INSTRUCTIONS FOR THE TASK. Please render all the lines below as a JSON list of strings, one string per line, with blank lines skipped and the pictures left out.

• • • • • • •

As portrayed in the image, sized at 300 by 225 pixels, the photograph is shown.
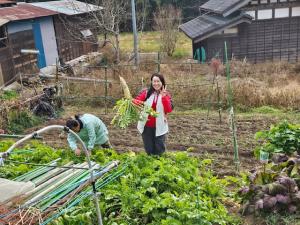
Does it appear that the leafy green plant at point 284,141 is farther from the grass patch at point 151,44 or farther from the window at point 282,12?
the grass patch at point 151,44

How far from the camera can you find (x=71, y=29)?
1820 centimetres

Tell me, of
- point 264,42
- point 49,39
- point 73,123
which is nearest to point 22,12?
point 49,39

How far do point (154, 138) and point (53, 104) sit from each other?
578cm

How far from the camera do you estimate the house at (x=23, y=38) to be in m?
13.8

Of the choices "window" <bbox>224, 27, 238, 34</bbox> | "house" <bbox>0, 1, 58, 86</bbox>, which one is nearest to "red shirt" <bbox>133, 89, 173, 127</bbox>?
"house" <bbox>0, 1, 58, 86</bbox>

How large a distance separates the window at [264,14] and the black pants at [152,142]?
12.5 m

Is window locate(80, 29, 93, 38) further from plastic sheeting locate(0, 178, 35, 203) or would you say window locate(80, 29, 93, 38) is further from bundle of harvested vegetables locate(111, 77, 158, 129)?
plastic sheeting locate(0, 178, 35, 203)

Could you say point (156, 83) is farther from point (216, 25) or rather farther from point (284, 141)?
point (216, 25)

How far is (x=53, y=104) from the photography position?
10.8m

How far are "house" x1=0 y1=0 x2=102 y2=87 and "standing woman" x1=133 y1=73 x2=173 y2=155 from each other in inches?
276

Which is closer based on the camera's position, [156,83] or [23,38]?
[156,83]

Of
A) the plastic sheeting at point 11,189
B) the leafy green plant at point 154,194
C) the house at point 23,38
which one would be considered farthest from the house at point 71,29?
the plastic sheeting at point 11,189

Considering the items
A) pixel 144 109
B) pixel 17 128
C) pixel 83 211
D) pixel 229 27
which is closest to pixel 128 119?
pixel 144 109

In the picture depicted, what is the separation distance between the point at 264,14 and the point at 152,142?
499 inches
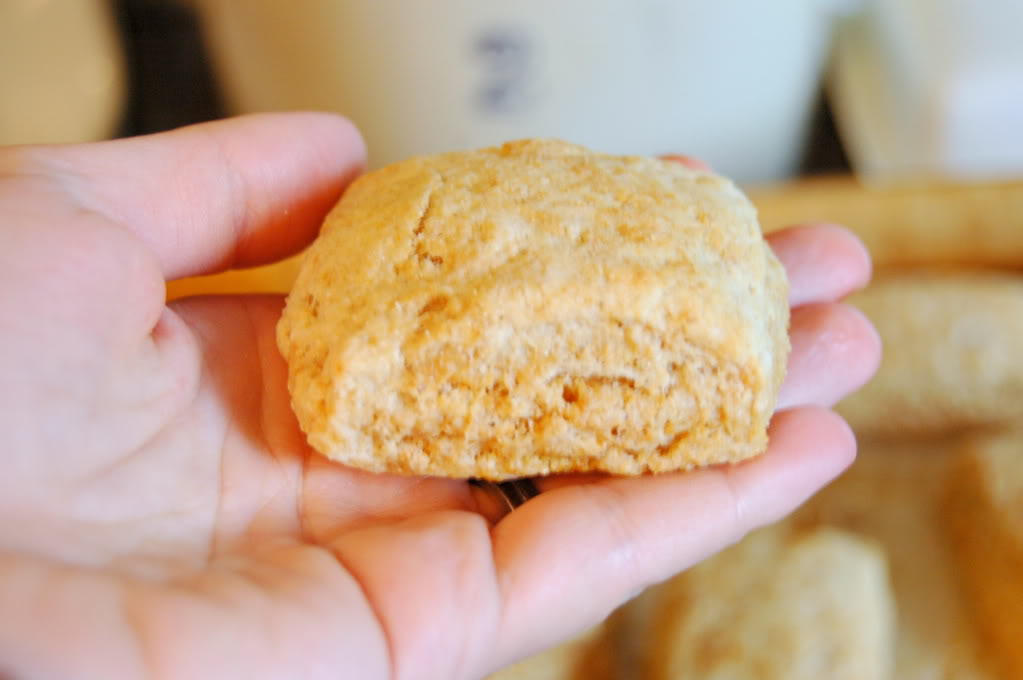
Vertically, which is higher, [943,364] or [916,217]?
[916,217]

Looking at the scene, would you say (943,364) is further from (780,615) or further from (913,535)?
(780,615)

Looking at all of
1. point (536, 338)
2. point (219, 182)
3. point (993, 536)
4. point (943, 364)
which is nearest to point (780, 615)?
point (993, 536)

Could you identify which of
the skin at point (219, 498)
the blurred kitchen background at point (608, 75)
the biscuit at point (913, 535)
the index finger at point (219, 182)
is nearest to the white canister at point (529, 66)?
the blurred kitchen background at point (608, 75)

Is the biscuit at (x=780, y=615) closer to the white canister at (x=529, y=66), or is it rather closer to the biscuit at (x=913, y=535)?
the biscuit at (x=913, y=535)

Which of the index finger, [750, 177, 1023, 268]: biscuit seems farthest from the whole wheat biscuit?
[750, 177, 1023, 268]: biscuit

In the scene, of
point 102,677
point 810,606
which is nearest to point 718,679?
point 810,606

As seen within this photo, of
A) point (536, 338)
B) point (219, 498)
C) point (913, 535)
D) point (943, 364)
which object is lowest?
point (913, 535)

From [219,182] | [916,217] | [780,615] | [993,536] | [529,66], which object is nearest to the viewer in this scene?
[219,182]

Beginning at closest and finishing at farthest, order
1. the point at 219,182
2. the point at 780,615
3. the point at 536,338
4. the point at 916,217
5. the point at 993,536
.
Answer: the point at 536,338 < the point at 219,182 < the point at 780,615 < the point at 993,536 < the point at 916,217
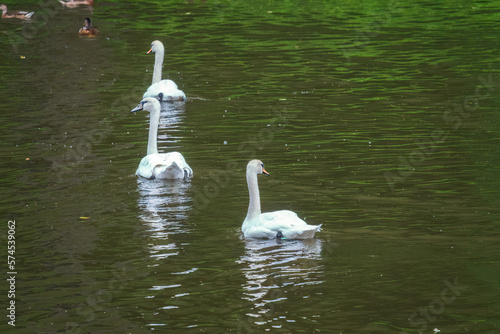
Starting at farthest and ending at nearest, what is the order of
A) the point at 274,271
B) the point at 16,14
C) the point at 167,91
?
1. the point at 16,14
2. the point at 167,91
3. the point at 274,271

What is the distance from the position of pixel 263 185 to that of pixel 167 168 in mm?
1554

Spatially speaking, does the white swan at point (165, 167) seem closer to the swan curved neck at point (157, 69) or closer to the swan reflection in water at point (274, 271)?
the swan reflection in water at point (274, 271)

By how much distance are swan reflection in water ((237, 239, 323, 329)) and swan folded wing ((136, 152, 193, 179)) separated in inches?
130

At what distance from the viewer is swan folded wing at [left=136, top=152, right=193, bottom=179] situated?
14.9m

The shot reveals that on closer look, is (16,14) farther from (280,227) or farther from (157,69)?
(280,227)

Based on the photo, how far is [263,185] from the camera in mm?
14609

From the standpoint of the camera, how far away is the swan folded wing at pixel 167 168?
→ 14883mm

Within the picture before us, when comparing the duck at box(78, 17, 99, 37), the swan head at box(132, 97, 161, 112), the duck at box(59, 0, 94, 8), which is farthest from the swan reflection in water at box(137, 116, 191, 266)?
the duck at box(59, 0, 94, 8)

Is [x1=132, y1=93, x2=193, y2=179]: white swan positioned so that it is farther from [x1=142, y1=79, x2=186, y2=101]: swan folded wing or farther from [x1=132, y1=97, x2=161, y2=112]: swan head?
[x1=142, y1=79, x2=186, y2=101]: swan folded wing

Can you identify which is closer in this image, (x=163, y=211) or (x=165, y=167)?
(x=163, y=211)

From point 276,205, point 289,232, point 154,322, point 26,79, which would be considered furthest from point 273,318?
point 26,79

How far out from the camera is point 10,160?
1655 centimetres

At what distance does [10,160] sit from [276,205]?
5495mm

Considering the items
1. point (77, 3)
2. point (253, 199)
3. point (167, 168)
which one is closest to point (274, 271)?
point (253, 199)
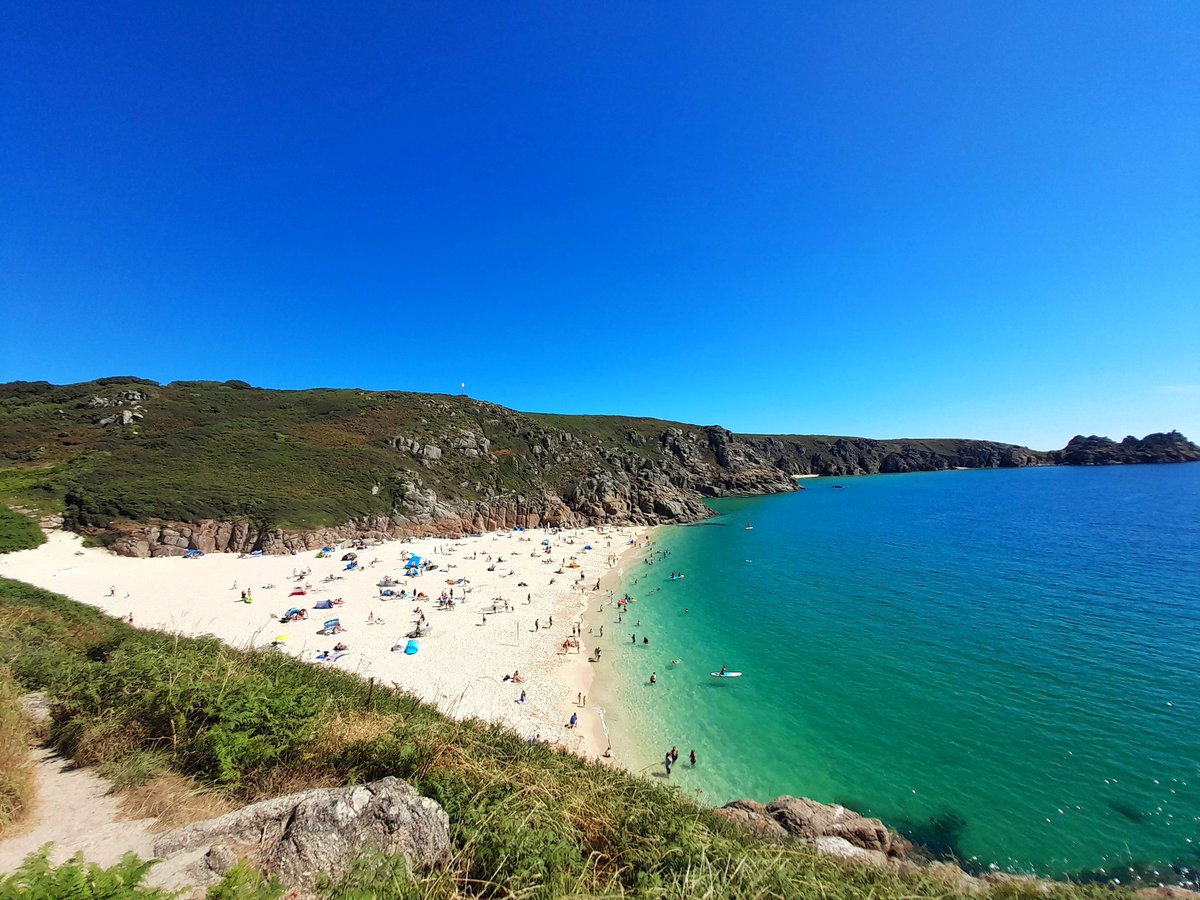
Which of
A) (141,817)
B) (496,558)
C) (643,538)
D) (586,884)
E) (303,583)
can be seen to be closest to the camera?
(586,884)

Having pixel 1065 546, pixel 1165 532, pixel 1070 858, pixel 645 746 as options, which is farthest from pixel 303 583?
pixel 1165 532

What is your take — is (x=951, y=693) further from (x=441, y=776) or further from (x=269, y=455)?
(x=269, y=455)

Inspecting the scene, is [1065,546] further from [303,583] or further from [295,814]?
[303,583]

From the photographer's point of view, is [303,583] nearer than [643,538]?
Yes

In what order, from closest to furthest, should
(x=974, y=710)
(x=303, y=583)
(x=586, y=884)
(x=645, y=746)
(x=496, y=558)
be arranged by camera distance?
(x=586, y=884) < (x=645, y=746) < (x=974, y=710) < (x=303, y=583) < (x=496, y=558)

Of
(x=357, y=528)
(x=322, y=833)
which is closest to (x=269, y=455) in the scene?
(x=357, y=528)

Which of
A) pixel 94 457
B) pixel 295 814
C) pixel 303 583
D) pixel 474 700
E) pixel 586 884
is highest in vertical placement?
pixel 94 457

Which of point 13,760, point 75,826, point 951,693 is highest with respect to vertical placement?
point 13,760
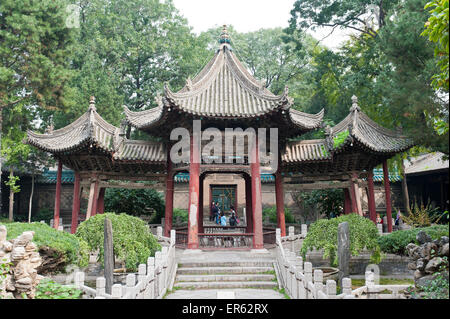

• • • • • • •

REPLY TO THE TASK.
[
  "As portrayed in the image, sized at 300 by 225 pixels, the photograph is shown.",
  "Does it appear that the leafy green plant at point 284,141 is farther from the grass patch at point 151,44 or farther from the window at point 282,12?",
  "the grass patch at point 151,44",
  "How far from the camera can you find (x=71, y=29)?",
  "1820 centimetres",
  "Tell me, of",
  "- point 264,42",
  "- point 49,39",
  "- point 73,123",
  "which is nearest to point 22,12?",
  "point 49,39",
  "How far do point (154, 138) and point (53, 104) sit from each other?",
  "578cm",
  "How far from the camera do you estimate the house at (x=23, y=38) to be in m?",
  "13.8",
  "Of the choices \"window\" <bbox>224, 27, 238, 34</bbox> | \"house\" <bbox>0, 1, 58, 86</bbox>, which one is nearest to \"red shirt\" <bbox>133, 89, 173, 127</bbox>?",
  "\"house\" <bbox>0, 1, 58, 86</bbox>",
  "How large a distance separates the window at [264,14] and the black pants at [152,142]?",
  "12.5 m",
  "Is window locate(80, 29, 93, 38) further from plastic sheeting locate(0, 178, 35, 203) or would you say window locate(80, 29, 93, 38) is further from bundle of harvested vegetables locate(111, 77, 158, 129)?",
  "plastic sheeting locate(0, 178, 35, 203)",
  "Could you say point (156, 83) is farther from point (216, 25) or rather farther from point (284, 141)?",
  "point (216, 25)",
  "How far is (x=53, y=104) from the photography position?",
  "10.8m",
  "How far are \"house\" x1=0 y1=0 x2=102 y2=87 and \"standing woman\" x1=133 y1=73 x2=173 y2=155 from each other in inches?",
  "276",
  "Which is closer based on the camera's position, [156,83] or [23,38]?",
  "[156,83]",
  "Of",
  "A) the plastic sheeting at point 11,189",
  "B) the leafy green plant at point 154,194",
  "C) the house at point 23,38",
  "which one would be considered farthest from the house at point 71,29?",
  "the plastic sheeting at point 11,189",
  "Considering the items",
  "A) pixel 144 109",
  "B) pixel 17 128",
  "C) pixel 83 211",
  "D) pixel 229 27",
  "which is closest to pixel 128 119?",
  "pixel 144 109",
  "In the picture depicted, what is the separation distance between the point at 264,14 and the point at 152,142?",
  "499 inches",
  "Vertically, which is higher, [943,364] or [916,217]?",
  "[916,217]",
  "Looking at the scene, would you say (943,364) is further from (780,615) or further from (913,535)?",
  "(780,615)",
  "Looking at all of",
  "1. point (536, 338)",
  "2. point (219, 182)",
  "3. point (993, 536)",
  "4. point (943, 364)",
  "which is nearest to point (780, 615)?",
  "point (993, 536)",
  "Could you identify which of",
  "the skin at point (219, 498)",
  "the blurred kitchen background at point (608, 75)",
  "the biscuit at point (913, 535)",
  "the index finger at point (219, 182)",
  "is nearest to the white canister at point (529, 66)?",
  "the blurred kitchen background at point (608, 75)",
  "Is the biscuit at (x=780, y=615) closer to the white canister at (x=529, y=66), or is it rather closer to the biscuit at (x=913, y=535)?",
  "the biscuit at (x=913, y=535)",
  "Which of the index finger, [750, 177, 1023, 268]: biscuit seems farthest from the whole wheat biscuit?",
  "[750, 177, 1023, 268]: biscuit",
  "In the scene, of",
  "point 102,677",
  "point 810,606",
  "which is nearest to point 718,679?",
  "point 810,606",
  "As seen within this photo, of",
  "A) point (536, 338)",
  "B) point (219, 498)",
  "C) point (913, 535)",
  "D) point (943, 364)",
  "which object is lowest?",
  "point (913, 535)",
  "From [219,182] | [916,217] | [780,615] | [993,536] | [529,66], which object is nearest to the viewer in this scene?",
  "[219,182]",
  "Beginning at closest and finishing at farthest, order",
  "1. the point at 219,182",
  "2. the point at 780,615",
  "3. the point at 536,338",
  "4. the point at 916,217",
  "5. the point at 993,536",
  ".",
  "Answer: the point at 536,338 < the point at 219,182 < the point at 780,615 < the point at 993,536 < the point at 916,217",
  "Starting at farthest and ending at nearest, what is the order of",
  "A) the point at 274,271",
  "B) the point at 16,14",
  "C) the point at 167,91",
  "?",
  "1. the point at 16,14",
  "2. the point at 167,91",
  "3. the point at 274,271",
  "What is the distance from the position of pixel 263 185 to that of pixel 167 168 in mm?",
  "1554",
  "Spatially speaking, does the white swan at point (165, 167) seem closer to the swan curved neck at point (157, 69) or closer to the swan reflection in water at point (274, 271)?",
  "the swan reflection in water at point (274, 271)",
  "By how much distance are swan reflection in water ((237, 239, 323, 329)) and swan folded wing ((136, 152, 193, 179)) separated in inches?",
  "130",
  "At what distance from the viewer is swan folded wing at [left=136, top=152, right=193, bottom=179] situated?",
  "14.9m",
  "The shot reveals that on closer look, is (16,14) farther from (280,227) or farther from (157,69)?",
  "(280,227)",
  "Based on the photo, how far is [263,185] from the camera in mm?",
  "14609",
  "From the standpoint of the camera, how far away is the swan folded wing at pixel 167 168?",
  "→ 14883mm",
  "Within the picture before us, when comparing the duck at box(78, 17, 99, 37), the swan head at box(132, 97, 161, 112), the duck at box(59, 0, 94, 8), which is farthest from the swan reflection in water at box(137, 116, 191, 266)?",
  "the duck at box(59, 0, 94, 8)",
  "Is [x1=132, y1=93, x2=193, y2=179]: white swan positioned so that it is farther from [x1=142, y1=79, x2=186, y2=101]: swan folded wing or farther from [x1=132, y1=97, x2=161, y2=112]: swan head?",
  "[x1=142, y1=79, x2=186, y2=101]: swan folded wing",
  "Can you identify which is closer in this image, (x=163, y=211) or (x=165, y=167)?",
  "(x=163, y=211)",
  "From point 276,205, point 289,232, point 154,322, point 26,79, which would be considered furthest from point 273,318?",
  "point 26,79",
  "How far out from the camera is point 10,160?",
  "1655 centimetres",
  "At what distance does [10,160] sit from [276,205]?",
  "5495mm",
  "Considering the items",
  "1. point (77, 3)",
  "2. point (253, 199)",
  "3. point (167, 168)",
  "which one is closest to point (274, 271)?",
  "point (253, 199)",
  "Which of",
  "A) (141,817)",
  "B) (496,558)",
  "C) (643,538)",
  "D) (586,884)",
  "E) (303,583)",
  "can be seen to be closest to the camera?",
  "(586,884)",
  "Having pixel 1065 546, pixel 1165 532, pixel 1070 858, pixel 645 746 as options, which is farthest from pixel 303 583?",
  "pixel 1165 532",
  "What is your take — is (x=951, y=693) further from (x=441, y=776) or further from (x=269, y=455)?",
  "(x=269, y=455)",
  "Inspecting the scene, is [1065,546] further from [303,583] or further from [295,814]?",
  "[303,583]",
  "From the photographer's point of view, is [303,583] nearer than [643,538]?",
  "Yes",
  "In what order, from closest to furthest, should",
  "(x=974, y=710)",
  "(x=303, y=583)",
  "(x=586, y=884)",
  "(x=645, y=746)",
  "(x=496, y=558)",
  "be arranged by camera distance?",
  "(x=586, y=884) < (x=645, y=746) < (x=974, y=710) < (x=303, y=583) < (x=496, y=558)",
  "Of",
  "(x=357, y=528)",
  "(x=322, y=833)",
  "which is closest to (x=269, y=455) in the scene?",
  "(x=357, y=528)",
  "Which of",
  "A) pixel 94 457",
  "B) pixel 295 814",
  "C) pixel 303 583",
  "D) pixel 474 700",
  "E) pixel 586 884",
  "is highest in vertical placement?",
  "pixel 94 457",
  "Which of point 13,760, point 75,826, point 951,693 is highest with respect to vertical placement?",
  "point 13,760"
]